EPA Drops Language Banning Street-to-Race Car Modification from Proposal
April 18, 2016—The Environmental Protection Agency (EPA) said Friday that it would eliminate language from its proposal for heavy- and medium-duty truck emissions ruling that would have potentially banned street cars being converted for track use.
The proposal was published June 2015. In February 2016, the Specialty Equipment Market Association (SEMA) said the language would prohibit the type of modifications made to street cars converted for racing use by amateur racers for decades. The EPA received a number of comments from the public voicing displeasure with the proposed rules.
“The proposed language in the July 2015 proposal was never intended to represent any change in the law or in EPA’s policies or practices towards dedicated competition vehicles,” the EPA said in a statement on its website. “Since our attempt to clarify led to confusion, EPA has decided to eliminate the proposed language from the final rule.”
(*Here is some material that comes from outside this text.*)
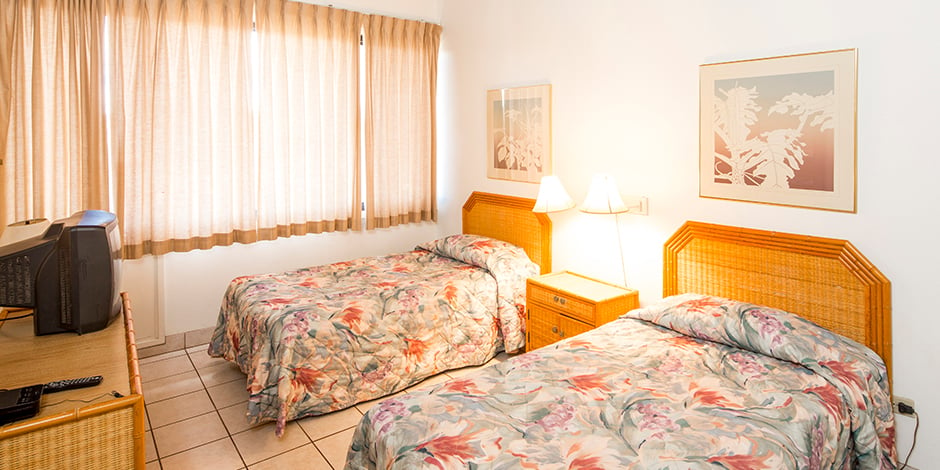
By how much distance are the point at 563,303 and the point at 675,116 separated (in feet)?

In response to the announcement, SEMA president and chief executive officer Chris Kersting said, "We want to thank Congress for pushing EPA to withdraw an ill-conceived proposal. However, confusion reigns: the agency continues to assert new-found authority under the Clean Air Act to regulate modification of vehicles for use in competition. This means that those converting and racing competition vehicles, and the parts and services industries that support them, do so under new EPA policy that considers the activity illegal. Only clarifying legislation, such as that offered under the RPM Act, will confirm that such activity is legal and beyond the reach of future EPA regulations. The racing industry and public need a long-term solution to eliminate any uncertainty regarding how the Clean Air Act is interpreted."